Bei der zweiten Corona-Entscheidung, dem OLG Köln, Beschl. v. 20.09.2021 – 7 U 1/21 – handelt es sich um eine zivilrechtliche Entscheidung. Zivilrecht bringe ich zwar sonst nur im samstäglichen „Kessel Buntes“, ich stelle diese Entscheidung jedoch an einem Montag vor, weil es sich um die Thematik: Corona (und seine Folgen) handelt.
Das OLG hat in dem Beschluss über einen von der Klägerin wegen der Schließung eines Gewerbebetriebes, und zwar eines Imbisses, auf Grundlage des § 9 CoronaSchVO NRW in der Fassung vom 22.03.2020 geltend gemachten Entschädigungsanspruch über rund 20.000 EUR entschieden. Das LG hatte die Klage abgewiesen. Die Berufung dagegen hatte beim OLG keinen Erfolg:
„Die Berufung der Kläger ist gemäß § 522 Abs. 2 ZPO zurückzuweisen.
Zur Begründung wird auf den Beschluss vom 04.08.2021 Bezug genommen, in dem der Senat wie folgt ausgeführt hat:
„Die zulässige Berufung hat offensichtlich keinen Erfolg. Die Klage ist unbegründet. Die Entscheidung des Landgerichts Bonn beruht weder auf einer Rechtsverletzung im Sinne des § 546 ZPO, noch rechtfertigen die nach § 529 ZPO zugrundezulegenden Tatsachen eine andere Entscheidung.

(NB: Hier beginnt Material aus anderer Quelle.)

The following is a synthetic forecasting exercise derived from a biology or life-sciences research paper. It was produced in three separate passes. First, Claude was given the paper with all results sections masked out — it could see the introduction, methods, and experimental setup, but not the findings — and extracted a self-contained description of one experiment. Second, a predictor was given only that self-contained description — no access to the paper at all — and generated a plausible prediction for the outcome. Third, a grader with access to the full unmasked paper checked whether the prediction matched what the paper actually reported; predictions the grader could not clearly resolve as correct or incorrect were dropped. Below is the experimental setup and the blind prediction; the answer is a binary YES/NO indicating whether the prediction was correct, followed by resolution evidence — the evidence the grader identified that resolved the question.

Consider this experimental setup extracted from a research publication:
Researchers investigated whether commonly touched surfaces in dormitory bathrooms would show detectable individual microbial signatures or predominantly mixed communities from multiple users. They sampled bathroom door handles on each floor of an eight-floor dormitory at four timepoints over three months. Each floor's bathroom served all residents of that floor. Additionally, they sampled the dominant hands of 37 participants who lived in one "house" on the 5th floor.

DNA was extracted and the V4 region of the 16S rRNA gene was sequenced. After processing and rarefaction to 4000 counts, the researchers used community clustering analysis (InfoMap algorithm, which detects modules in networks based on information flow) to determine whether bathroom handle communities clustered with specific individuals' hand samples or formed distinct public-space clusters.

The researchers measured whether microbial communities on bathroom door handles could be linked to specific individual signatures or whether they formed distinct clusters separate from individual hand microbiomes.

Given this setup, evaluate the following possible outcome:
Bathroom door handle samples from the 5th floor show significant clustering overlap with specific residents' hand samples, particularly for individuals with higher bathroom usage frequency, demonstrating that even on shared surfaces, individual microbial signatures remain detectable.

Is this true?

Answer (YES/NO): NO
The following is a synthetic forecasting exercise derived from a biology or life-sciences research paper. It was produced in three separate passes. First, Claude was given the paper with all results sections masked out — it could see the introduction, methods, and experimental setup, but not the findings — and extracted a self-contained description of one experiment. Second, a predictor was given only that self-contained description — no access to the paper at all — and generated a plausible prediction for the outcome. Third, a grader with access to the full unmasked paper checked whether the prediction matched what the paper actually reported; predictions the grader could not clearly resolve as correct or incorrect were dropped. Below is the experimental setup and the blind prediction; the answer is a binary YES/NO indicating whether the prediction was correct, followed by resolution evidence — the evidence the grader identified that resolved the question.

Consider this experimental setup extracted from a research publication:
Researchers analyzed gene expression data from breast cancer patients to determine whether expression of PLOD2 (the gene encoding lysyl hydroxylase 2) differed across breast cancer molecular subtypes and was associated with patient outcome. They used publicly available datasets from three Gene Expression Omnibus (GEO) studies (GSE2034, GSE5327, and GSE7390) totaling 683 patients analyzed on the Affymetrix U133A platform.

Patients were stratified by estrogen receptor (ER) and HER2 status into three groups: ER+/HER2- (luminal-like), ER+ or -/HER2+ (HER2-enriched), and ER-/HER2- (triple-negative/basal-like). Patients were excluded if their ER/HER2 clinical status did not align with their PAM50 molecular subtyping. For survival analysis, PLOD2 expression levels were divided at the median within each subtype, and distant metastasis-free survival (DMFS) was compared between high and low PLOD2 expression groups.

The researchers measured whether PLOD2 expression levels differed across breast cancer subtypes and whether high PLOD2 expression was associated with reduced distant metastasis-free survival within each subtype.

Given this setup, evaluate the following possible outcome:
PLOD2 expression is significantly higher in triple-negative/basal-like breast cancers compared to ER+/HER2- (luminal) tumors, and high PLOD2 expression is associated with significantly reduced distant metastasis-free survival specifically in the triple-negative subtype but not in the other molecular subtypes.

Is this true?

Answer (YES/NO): NO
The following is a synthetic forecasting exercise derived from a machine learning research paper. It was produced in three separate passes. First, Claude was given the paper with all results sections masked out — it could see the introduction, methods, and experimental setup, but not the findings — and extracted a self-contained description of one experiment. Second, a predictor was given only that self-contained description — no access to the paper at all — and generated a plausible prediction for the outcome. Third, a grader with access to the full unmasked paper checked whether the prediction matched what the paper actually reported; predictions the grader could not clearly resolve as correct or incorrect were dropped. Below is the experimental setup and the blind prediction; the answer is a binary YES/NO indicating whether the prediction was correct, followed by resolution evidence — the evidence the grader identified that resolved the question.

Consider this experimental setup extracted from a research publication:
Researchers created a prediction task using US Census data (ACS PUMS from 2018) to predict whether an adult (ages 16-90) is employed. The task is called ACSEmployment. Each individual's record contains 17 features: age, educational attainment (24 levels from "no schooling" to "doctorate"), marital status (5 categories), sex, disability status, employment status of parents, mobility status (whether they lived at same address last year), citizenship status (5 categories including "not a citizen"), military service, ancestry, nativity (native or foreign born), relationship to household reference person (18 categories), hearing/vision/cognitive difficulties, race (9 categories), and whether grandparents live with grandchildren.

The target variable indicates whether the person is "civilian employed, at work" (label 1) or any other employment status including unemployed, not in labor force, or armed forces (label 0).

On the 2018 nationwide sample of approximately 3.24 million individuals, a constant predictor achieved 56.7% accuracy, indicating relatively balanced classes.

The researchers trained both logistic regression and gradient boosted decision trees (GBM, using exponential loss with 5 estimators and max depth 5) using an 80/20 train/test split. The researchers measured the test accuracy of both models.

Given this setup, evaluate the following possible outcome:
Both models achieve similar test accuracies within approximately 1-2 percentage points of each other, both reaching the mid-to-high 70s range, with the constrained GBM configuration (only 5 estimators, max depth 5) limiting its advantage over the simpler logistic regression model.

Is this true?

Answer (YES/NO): NO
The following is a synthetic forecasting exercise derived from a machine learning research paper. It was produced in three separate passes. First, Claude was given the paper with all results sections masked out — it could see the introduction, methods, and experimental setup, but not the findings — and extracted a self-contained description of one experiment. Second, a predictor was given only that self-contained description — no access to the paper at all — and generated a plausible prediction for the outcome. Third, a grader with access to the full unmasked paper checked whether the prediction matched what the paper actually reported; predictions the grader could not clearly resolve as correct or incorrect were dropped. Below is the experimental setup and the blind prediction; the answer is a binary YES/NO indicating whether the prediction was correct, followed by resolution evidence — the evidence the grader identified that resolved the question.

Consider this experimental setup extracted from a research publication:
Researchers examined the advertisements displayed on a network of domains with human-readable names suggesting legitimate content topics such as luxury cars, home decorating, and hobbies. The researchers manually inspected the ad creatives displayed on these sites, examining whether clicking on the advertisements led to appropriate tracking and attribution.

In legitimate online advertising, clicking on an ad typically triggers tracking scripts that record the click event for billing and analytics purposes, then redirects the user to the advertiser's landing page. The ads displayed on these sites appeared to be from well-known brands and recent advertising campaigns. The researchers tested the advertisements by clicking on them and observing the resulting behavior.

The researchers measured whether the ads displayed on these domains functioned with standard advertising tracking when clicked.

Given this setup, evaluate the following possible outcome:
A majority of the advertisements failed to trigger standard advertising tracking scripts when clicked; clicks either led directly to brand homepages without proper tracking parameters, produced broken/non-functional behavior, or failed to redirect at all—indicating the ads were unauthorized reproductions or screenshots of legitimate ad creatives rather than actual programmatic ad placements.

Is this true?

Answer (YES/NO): YES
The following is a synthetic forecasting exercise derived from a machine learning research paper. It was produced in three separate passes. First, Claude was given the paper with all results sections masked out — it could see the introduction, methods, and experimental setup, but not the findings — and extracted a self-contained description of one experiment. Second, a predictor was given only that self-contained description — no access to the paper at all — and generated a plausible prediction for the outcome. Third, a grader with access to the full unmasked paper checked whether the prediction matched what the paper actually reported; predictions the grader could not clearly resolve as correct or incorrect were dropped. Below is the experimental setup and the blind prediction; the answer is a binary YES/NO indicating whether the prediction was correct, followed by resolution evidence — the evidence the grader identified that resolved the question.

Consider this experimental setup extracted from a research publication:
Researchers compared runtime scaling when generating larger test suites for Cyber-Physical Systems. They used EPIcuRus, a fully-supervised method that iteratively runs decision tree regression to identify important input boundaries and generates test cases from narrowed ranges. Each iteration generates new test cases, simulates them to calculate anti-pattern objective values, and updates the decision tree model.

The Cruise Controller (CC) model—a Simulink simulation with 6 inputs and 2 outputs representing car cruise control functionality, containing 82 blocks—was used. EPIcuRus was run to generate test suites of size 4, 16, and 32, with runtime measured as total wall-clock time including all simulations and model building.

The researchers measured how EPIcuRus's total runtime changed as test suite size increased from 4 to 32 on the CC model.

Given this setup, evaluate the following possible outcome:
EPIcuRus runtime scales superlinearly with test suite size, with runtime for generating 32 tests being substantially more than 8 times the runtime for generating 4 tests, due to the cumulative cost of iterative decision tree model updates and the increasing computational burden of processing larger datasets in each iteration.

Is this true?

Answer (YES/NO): YES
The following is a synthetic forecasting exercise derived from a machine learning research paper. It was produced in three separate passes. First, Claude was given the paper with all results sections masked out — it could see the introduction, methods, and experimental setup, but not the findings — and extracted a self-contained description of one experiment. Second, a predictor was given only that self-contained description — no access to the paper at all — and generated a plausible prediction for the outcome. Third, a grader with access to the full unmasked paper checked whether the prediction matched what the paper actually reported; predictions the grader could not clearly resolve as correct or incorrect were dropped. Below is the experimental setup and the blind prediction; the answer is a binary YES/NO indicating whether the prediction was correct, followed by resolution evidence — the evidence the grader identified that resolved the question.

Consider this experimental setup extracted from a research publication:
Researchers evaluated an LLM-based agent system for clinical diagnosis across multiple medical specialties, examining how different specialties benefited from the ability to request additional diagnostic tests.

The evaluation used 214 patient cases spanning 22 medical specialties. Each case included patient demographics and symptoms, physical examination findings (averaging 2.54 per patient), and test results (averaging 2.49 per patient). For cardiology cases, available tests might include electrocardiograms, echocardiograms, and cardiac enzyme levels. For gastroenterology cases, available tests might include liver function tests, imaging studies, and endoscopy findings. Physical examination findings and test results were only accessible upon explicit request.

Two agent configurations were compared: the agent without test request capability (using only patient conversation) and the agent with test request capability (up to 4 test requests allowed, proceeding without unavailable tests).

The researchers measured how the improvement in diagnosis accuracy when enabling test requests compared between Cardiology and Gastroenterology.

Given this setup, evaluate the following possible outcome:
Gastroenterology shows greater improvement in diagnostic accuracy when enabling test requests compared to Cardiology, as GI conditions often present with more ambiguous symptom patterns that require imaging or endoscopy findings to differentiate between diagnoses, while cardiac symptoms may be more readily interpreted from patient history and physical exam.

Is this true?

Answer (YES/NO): NO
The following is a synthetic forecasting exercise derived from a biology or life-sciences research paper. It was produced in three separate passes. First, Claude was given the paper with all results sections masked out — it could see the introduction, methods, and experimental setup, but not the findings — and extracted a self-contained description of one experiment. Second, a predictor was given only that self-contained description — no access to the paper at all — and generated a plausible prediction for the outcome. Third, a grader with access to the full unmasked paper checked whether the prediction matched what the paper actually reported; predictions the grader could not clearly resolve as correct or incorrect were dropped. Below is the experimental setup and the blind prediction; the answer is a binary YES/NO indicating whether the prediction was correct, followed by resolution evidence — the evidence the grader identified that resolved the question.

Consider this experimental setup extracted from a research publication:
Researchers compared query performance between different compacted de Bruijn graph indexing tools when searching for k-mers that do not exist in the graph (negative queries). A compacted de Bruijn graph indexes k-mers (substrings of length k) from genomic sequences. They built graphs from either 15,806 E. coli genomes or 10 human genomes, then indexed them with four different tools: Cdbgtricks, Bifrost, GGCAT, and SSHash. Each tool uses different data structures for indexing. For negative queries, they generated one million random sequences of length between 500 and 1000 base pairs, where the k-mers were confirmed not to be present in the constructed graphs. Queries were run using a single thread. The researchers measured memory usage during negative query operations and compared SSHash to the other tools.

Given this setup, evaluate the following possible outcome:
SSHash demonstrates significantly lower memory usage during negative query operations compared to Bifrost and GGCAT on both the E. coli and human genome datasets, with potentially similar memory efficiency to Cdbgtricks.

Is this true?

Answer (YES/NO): NO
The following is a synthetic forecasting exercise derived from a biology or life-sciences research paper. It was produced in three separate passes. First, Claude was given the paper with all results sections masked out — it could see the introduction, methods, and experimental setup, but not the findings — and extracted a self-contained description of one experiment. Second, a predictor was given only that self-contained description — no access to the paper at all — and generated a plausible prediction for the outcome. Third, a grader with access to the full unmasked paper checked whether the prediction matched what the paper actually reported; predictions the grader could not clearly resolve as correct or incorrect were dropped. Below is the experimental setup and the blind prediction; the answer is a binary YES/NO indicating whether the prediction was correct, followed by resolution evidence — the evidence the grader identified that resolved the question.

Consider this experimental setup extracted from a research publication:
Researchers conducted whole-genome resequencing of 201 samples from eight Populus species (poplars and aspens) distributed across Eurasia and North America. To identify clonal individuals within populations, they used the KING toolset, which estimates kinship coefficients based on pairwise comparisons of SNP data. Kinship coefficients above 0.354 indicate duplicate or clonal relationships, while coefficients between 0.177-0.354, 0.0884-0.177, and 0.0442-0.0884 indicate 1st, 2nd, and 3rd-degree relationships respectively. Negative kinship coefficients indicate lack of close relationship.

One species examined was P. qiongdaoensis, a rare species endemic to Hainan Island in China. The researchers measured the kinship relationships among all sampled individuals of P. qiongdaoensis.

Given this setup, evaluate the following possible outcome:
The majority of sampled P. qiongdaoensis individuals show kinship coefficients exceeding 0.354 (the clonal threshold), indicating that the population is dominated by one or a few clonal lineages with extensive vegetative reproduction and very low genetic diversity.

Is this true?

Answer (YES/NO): YES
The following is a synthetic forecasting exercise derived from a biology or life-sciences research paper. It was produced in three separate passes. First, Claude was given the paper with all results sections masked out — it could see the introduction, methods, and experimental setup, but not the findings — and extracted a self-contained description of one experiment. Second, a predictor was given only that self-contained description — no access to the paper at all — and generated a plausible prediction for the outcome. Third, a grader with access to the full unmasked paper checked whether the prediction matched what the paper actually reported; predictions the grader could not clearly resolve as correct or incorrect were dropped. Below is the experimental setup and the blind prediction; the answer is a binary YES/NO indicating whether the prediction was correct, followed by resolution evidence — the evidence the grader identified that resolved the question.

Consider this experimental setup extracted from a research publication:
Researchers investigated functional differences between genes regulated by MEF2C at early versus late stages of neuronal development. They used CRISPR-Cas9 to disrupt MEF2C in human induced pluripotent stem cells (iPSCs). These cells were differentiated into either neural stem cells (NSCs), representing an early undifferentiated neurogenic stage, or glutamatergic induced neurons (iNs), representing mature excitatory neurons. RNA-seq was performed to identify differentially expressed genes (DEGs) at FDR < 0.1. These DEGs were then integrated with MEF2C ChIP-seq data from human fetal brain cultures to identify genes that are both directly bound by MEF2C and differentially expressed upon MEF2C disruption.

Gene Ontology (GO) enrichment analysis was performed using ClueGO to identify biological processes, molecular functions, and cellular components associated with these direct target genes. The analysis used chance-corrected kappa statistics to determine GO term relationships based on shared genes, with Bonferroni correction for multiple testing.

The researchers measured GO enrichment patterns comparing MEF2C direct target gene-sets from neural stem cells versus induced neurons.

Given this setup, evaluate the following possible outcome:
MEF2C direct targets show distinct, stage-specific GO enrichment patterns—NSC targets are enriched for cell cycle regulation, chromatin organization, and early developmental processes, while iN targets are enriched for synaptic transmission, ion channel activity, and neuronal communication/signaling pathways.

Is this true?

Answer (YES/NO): NO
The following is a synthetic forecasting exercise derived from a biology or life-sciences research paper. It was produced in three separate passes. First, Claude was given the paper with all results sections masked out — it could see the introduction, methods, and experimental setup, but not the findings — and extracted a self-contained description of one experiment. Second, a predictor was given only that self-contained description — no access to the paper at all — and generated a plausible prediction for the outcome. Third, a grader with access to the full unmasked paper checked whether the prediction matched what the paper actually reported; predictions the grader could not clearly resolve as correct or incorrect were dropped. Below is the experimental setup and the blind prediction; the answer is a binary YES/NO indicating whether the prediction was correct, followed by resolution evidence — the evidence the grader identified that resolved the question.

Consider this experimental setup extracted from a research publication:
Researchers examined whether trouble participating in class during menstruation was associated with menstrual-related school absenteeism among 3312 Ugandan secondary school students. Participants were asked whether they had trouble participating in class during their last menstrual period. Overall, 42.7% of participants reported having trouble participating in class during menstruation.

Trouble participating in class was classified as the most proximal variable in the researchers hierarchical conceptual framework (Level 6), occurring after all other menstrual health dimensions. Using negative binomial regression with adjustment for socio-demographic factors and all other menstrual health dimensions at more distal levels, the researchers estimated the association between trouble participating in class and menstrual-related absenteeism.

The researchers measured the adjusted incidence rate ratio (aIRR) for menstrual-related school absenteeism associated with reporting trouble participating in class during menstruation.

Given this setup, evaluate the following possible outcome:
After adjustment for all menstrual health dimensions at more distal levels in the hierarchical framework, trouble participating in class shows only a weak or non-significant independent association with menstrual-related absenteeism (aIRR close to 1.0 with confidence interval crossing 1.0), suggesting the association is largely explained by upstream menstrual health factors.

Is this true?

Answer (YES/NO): NO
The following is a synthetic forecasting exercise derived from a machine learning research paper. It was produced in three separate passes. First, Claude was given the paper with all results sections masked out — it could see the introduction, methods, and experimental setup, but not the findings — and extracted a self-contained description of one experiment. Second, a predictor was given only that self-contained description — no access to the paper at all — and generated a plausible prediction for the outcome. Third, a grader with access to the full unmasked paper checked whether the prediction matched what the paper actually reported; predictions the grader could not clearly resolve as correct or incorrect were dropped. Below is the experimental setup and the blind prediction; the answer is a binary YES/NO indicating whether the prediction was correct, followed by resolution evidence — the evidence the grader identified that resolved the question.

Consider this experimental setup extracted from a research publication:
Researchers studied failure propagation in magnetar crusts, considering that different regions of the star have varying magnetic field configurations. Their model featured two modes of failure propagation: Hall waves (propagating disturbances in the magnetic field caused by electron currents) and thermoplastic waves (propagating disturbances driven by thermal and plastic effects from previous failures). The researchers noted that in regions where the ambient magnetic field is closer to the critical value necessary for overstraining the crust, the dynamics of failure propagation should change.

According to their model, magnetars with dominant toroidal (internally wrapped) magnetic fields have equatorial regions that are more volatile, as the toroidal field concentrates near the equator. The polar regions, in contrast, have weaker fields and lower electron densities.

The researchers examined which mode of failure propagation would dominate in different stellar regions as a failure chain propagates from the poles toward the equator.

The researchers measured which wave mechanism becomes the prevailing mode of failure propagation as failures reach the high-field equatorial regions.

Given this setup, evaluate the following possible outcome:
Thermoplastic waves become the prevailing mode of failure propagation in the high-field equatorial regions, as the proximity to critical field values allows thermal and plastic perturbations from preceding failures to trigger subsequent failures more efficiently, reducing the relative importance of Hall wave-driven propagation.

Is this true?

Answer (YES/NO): YES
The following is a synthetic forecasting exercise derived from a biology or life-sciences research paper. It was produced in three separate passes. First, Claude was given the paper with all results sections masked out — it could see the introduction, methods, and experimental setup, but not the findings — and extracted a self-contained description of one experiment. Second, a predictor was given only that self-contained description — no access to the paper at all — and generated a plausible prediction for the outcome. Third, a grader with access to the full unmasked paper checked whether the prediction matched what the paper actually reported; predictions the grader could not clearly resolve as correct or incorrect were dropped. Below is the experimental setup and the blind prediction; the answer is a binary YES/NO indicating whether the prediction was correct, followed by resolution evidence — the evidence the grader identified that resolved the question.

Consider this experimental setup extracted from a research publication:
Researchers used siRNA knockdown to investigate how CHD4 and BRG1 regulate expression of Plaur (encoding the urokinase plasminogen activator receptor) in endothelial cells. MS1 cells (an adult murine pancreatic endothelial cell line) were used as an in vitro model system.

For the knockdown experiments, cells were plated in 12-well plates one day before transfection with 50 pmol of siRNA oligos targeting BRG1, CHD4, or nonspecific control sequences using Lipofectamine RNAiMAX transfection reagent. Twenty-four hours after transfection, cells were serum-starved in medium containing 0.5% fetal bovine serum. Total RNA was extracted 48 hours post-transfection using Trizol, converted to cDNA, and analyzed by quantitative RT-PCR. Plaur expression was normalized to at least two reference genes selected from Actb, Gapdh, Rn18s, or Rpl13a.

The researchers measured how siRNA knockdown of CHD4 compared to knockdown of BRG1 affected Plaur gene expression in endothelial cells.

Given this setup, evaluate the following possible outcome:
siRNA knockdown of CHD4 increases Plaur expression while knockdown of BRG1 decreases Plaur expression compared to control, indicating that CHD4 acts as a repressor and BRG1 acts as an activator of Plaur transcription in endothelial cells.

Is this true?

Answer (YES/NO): YES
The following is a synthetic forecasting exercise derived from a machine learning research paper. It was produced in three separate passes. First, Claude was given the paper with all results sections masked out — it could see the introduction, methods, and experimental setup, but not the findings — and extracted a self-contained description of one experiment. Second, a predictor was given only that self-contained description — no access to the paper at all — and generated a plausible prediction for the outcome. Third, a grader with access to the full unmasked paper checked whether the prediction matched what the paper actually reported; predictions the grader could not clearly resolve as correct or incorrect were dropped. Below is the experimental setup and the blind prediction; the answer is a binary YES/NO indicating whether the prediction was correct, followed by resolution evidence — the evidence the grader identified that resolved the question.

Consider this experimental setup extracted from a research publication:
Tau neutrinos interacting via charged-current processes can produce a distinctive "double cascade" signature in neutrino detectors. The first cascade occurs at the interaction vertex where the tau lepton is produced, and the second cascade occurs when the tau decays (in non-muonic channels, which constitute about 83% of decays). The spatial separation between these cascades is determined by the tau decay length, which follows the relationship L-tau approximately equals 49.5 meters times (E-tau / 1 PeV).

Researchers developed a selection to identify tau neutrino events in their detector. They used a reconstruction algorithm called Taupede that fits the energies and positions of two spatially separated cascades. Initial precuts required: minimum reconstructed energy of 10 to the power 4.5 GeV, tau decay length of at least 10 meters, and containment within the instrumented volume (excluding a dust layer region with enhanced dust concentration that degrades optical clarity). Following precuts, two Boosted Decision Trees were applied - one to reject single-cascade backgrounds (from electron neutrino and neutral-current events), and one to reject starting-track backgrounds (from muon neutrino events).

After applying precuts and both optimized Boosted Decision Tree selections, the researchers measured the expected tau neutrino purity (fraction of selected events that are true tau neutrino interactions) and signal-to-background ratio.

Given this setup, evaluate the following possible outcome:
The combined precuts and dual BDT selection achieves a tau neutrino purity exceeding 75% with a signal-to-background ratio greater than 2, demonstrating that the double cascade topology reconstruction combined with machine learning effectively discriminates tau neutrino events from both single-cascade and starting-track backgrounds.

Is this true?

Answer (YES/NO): YES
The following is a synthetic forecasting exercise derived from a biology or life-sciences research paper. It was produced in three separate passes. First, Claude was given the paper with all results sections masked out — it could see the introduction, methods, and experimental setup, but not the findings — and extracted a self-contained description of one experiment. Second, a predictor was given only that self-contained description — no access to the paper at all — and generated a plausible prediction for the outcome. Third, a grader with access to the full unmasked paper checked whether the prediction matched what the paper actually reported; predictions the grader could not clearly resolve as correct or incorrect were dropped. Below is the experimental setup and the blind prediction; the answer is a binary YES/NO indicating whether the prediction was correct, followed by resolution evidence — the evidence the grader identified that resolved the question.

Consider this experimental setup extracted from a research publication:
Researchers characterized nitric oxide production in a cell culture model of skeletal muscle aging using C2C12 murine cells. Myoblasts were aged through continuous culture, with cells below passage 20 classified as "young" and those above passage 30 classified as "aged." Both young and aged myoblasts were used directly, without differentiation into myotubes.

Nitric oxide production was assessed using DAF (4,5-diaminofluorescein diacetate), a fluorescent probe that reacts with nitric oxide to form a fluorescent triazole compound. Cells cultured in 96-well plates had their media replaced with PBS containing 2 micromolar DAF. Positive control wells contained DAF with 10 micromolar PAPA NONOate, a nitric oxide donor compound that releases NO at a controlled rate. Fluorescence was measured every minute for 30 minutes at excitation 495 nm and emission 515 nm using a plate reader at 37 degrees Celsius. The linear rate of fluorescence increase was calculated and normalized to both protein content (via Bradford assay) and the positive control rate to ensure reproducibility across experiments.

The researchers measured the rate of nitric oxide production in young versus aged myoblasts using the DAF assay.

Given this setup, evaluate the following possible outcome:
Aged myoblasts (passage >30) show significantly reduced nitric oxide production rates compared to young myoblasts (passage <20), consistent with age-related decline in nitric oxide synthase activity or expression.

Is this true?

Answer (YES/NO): NO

Der Kläger hat gegen das beklagte Land keinen Anspruch auf Entschädigung wegen der in § 9 Absatz 1 Satz 1 CoronaSchVO NRW in der Fassung vom 22.03.2020 angeordneten Betriebsuntersagung von Imbissen. Zur Vermeidung von Wiederholungen wird auf die zutreffenden Ausführungen des Landgerichts Bezug genommen. Die Berufungsbegründung gibt lediglich Anlass zu den folgenden Erwägungen:
Das Landgericht hat einen Anspruch auf Entschädigung gemäß § 56 Abs. 1 IfSG mit zutreffenden Erwägungen, denen auch die Berufung zustimmt, verneint. Nach § 56 Abs. 1 IfSG erhält lediglich eine Entschädigung in Geld, „wer auf Grund dieses Gesetzes als Ausscheider, Ansteckungsverdächtiger, Krankheitsverdächtiger oder als sonstiger Träger von Krankheitserregern im Sinne von § 31 Satz 2 Verboten in der Ausübung seiner bisherigen Erwerbstätigkeit unterliegt oder unterworfen wird und dadurch einen Verdienstausfall erleidet“. § 56 Abs. 1 IfSG setzt eine gezielt personenbezogene Untersagung der Erwerbstätigkeit oder Absonderung gerade wegen der Ansteckungs- bzw. Krankheitsverdächtigkeit (usw.) voraus (vgl. nur Kümper, DÖV, 2020, 904 (908)), die im vorliegenden Fall unzweifelhaft nicht gegeben ist.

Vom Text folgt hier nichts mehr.